A safety/security consultant conducts physical security surveys and provides recommendations to an existing or proposed environment: residential, commercial, or visiting venue. The recommendations can address potential physical security deficiencies, can be a guide for security augmentations or additions, and can address safer practices that should be implemented.

A safety/security consultant can assist with the following environments:

• Residential:
o Combating criminal activity
o Recovering from a criminal act and protection to future unforeseen acts
o Creating a security plan or safer environment
o Identifying safer practices
o Selecting a security device (alarm, camera, other device)
o Building better relationships with your neighborhood

• Commercial:
o Combating criminal activity
o Recovering from a criminal act and protection to future unforeseen acts
o Creating a security plan or safer environment
o Selecting a security device (alarm, camera, other device)
o Adopting safer practices or policies
o Selecting a protection force
o Building better relationships with your community or law enforcement agency

• Venue:
o Dignitary advance work
o Supplemental security planning
o Identifying a trusted venue and host
o Selecting a protection detail to assist with arrival, motorcade protection, or departure

• Vehicle:
o Recommendations for vehicle protection augmentations
Safety suggestions:

** Are there any shots/immunizations needed?

** Photo copy passports and carry copy with you when away from hotel. Photo copy passports and leave with your family/friends for phone reference, if ​stolen/missing.

** Register your trip with the US government: for hospital, police, and other (visiting country) related contacts that will trigger US notification. Example:
https://travelregistration.state.gov/ibrs/ui/index.aspx

** Email Consulate in (visiting country) and advise them of your trip. Sign up for email safety alerts (crime, food, travel spots to avoid, etc). Example:
http://honduras.usembassy.gov/contactinfo_iv.html

** Keep the consulate number (write on your passport copy sheet) handy.

** Contact your health provider to obtain procedures for medical services outside the US [additional insurance, fax numbers needed by (visiting country) hospitals, etc]

** Contact your creditcard company and advise them of your (visiting ​country) vacation so they will authorize transactions and not delay them pending your notification.

** Obtain (visiting country) currency from our bank.

** Arrange airport-to-hotel shuttle travel through your hotel.
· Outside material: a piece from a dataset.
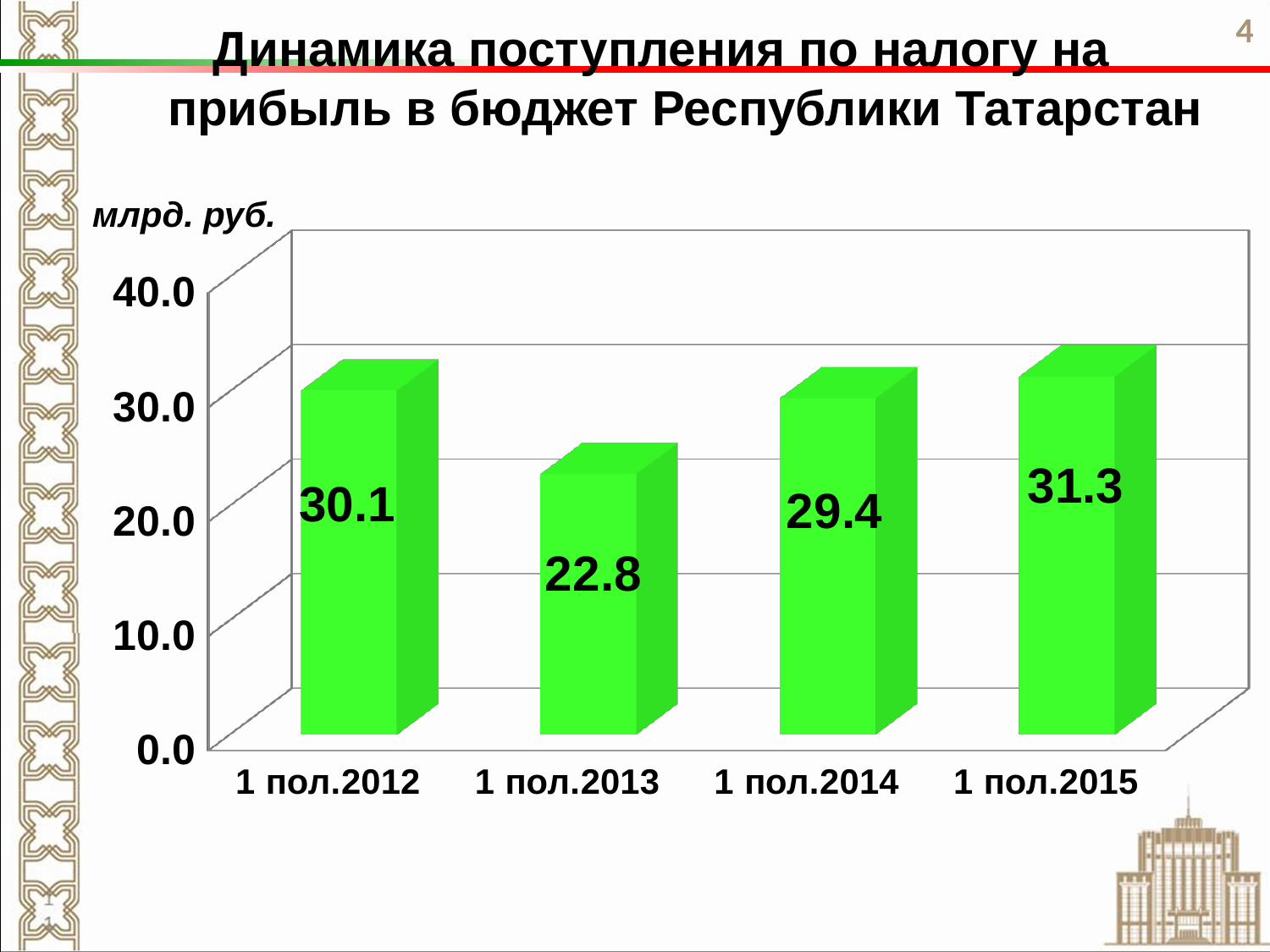
Which period has the highest value? 1 пол.2015 What is the value for 1 пол.2014? 29.4 Which is larger, the value for 1 пол.2012 or 1 пол.2014? 1 пол.2012 Which period has the lowest value? 1 пол.2013 What is the value for 1 пол.2015? 31.3 What kind of chart is shown on the slide? bar chart How many periods are shown on the chart? 4 Is the value for 1 пол.2013 greater or less than 30.0? less What is the difference between the values for 1 пол.2015 and 1 пол.2013? 8.5 What is the value for 1 пол.2013? 22.8 What is the value for 1 пол.2012? 30.1 What unit is indicated above the chart's vertical axis? млрд. руб.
Con-men at the airport ​will demand your travel voucher (there is not such thing, but they will sound legit). ​If they are not in government attire with ID badges, do not stop for them. Lots of ​con-men trick you into using their taxi or signing up for their time-shares. So hold ​your luggage tight and head to the exit to meet your shuttle at the curb. It can be ​scary, Good luck....

** Use safe in hotel room or at front desk for money/identification

** No not wear American style clothing with English script... if asked, say you are ​Canadian or Australian (beware kidnappers)
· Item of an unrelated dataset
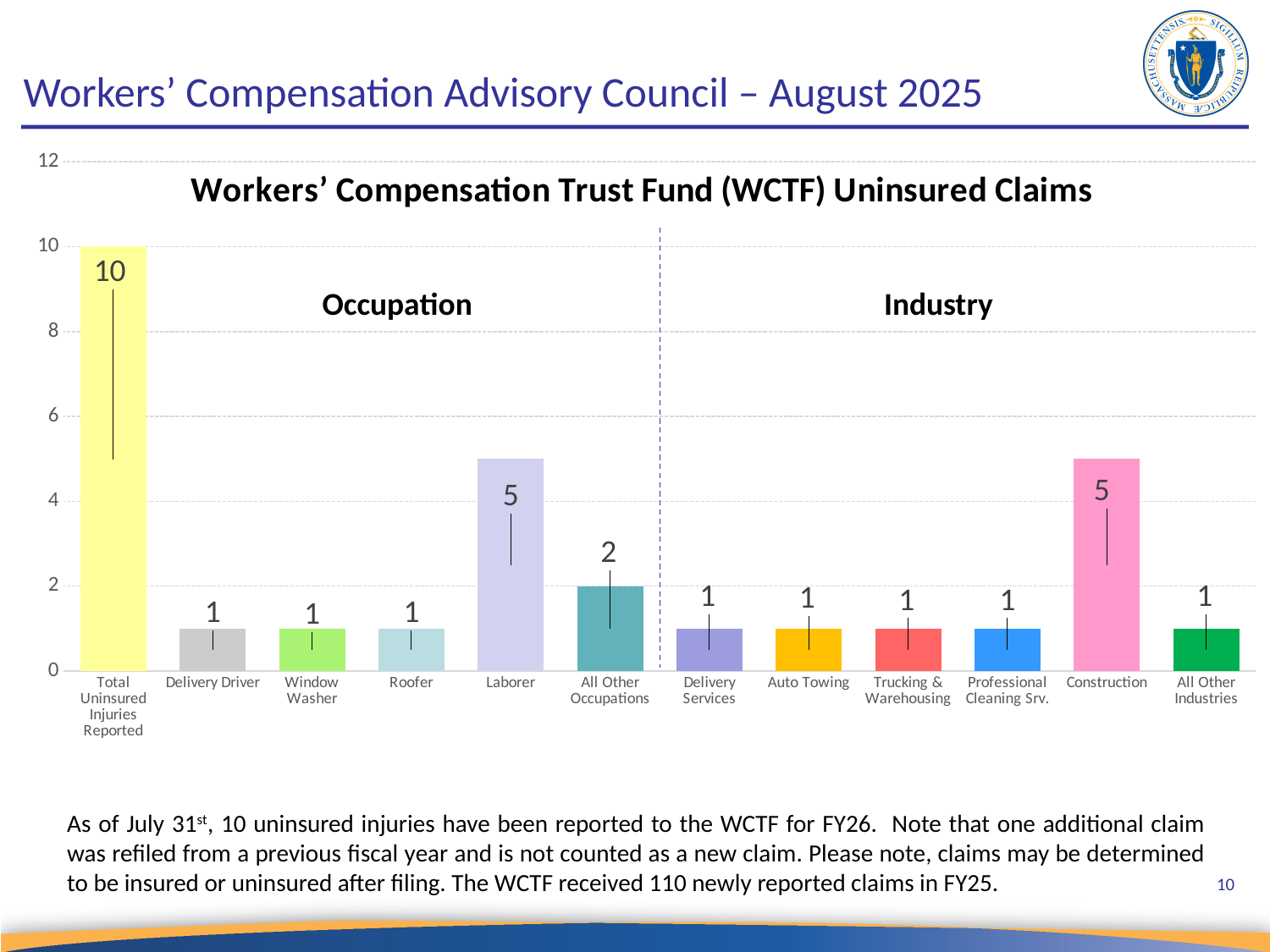
What is the difference between the values for Laborer and All Other Occupations? 3 What is the value for Auto Towing? 1 What is the value for All Other Occupations? 2 How many categories are shown on the x axis? 12 Which category has the highest value? Total Uninsured Injuries Reported Which occupation category (excluding the total) has the highest value? Laborer What is the value for Total Uninsured Injuries Reported? 10 What is the value for Laborer? 5 Which is larger, the value for Construction or the value for All Other Industries? Construction What kind of chart is this? Bar chart What is the value for Construction? 5 What is the title of the chart? Workers' Compensation Trust Fund (WCTF) Uninsured Claims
** Obtain a money belt to hide money/documents in clothing (or use bra)

** Obtain a decoy wallet to give to attackers/robbers so they will run away with it (and hopefully not inspect it until you are away/safe)

** Obtain a travel phone or obtain International coverage for your cell

** Obtain a GPS device in case you rent a car or travel by foot and get lost

** Buy a (visiting country) power converter for your US appliances

** If renting a car, check to see if CDL will work or if you need an International ​license. Check with your car insurance too.

** Stock up on medications, repellants, feminine needs, and others that might not be ​available/desirable in another country.

** If traveling with a laptop, download pictures daily so that a lost/stolen/damaged camera at the end of trip will not lose weeks of taken photos.